What the task asks
Find each line below that contains the string "boulder" and copy those lines in full. Case matters.

Data provided
'''
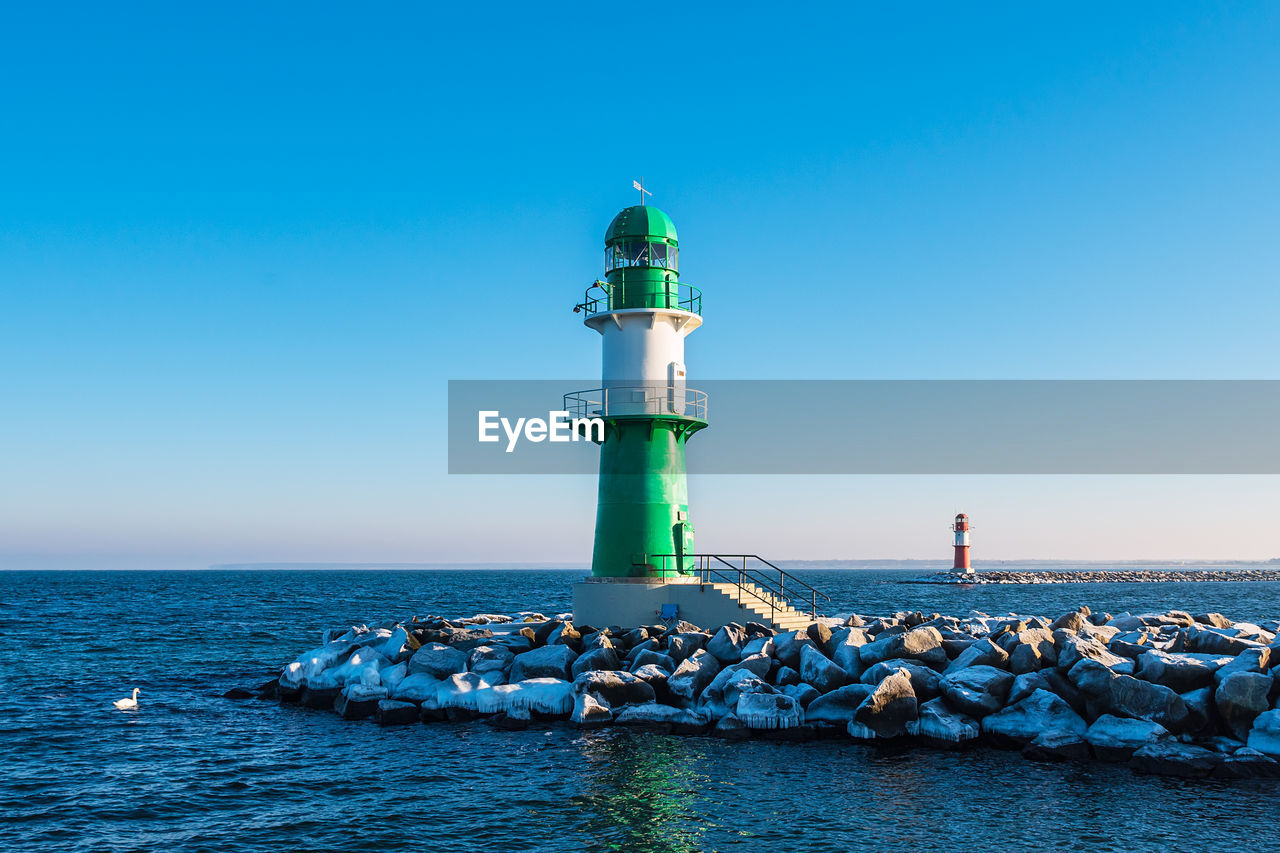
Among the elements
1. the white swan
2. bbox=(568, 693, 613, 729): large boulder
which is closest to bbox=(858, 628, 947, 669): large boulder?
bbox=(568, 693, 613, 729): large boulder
'''
'''
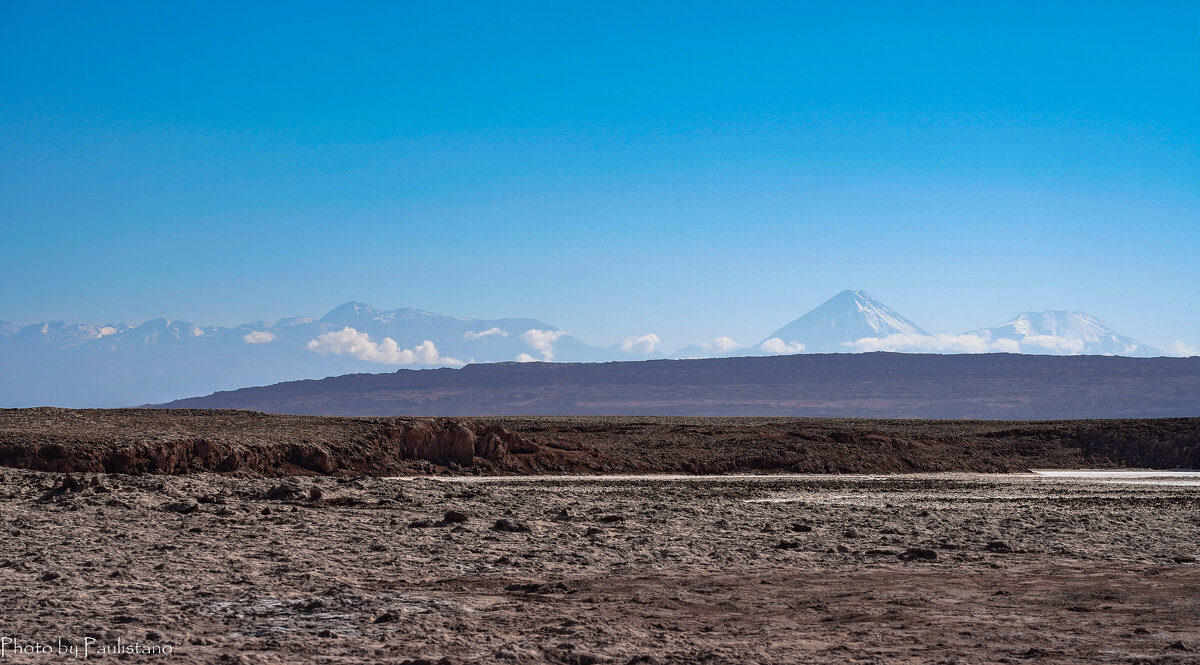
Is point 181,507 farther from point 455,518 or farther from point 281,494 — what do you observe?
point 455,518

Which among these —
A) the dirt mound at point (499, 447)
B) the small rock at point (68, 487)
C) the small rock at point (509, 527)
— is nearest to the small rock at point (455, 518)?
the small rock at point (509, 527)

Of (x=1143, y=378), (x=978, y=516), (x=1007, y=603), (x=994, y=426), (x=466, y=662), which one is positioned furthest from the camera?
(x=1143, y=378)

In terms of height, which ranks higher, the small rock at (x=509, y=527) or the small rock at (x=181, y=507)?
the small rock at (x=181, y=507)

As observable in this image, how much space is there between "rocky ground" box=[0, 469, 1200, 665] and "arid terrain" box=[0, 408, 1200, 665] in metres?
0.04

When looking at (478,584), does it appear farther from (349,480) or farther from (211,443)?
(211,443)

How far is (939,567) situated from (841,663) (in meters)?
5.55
'''
'''
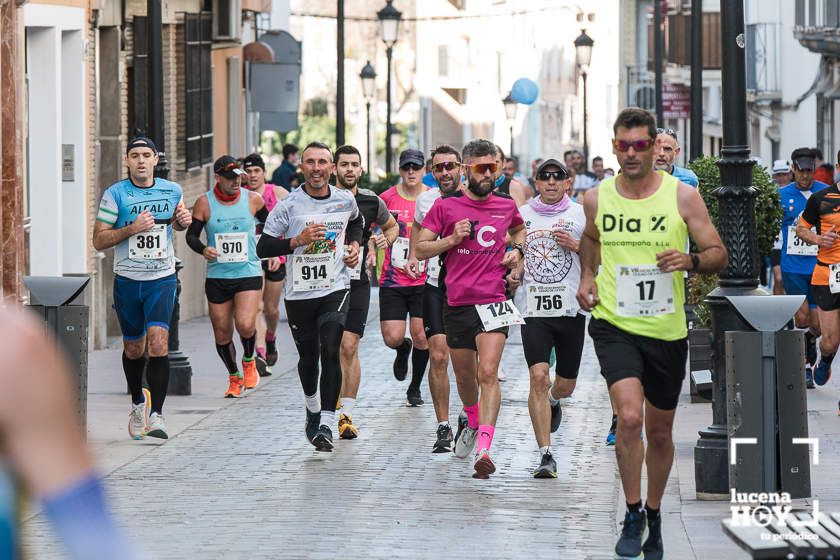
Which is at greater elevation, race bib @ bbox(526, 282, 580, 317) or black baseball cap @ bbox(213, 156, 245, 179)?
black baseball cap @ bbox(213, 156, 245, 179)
'''
Finished exercise
2. bbox=(568, 693, 613, 729): large boulder
which is closest to bbox=(858, 628, 947, 669): large boulder?
bbox=(568, 693, 613, 729): large boulder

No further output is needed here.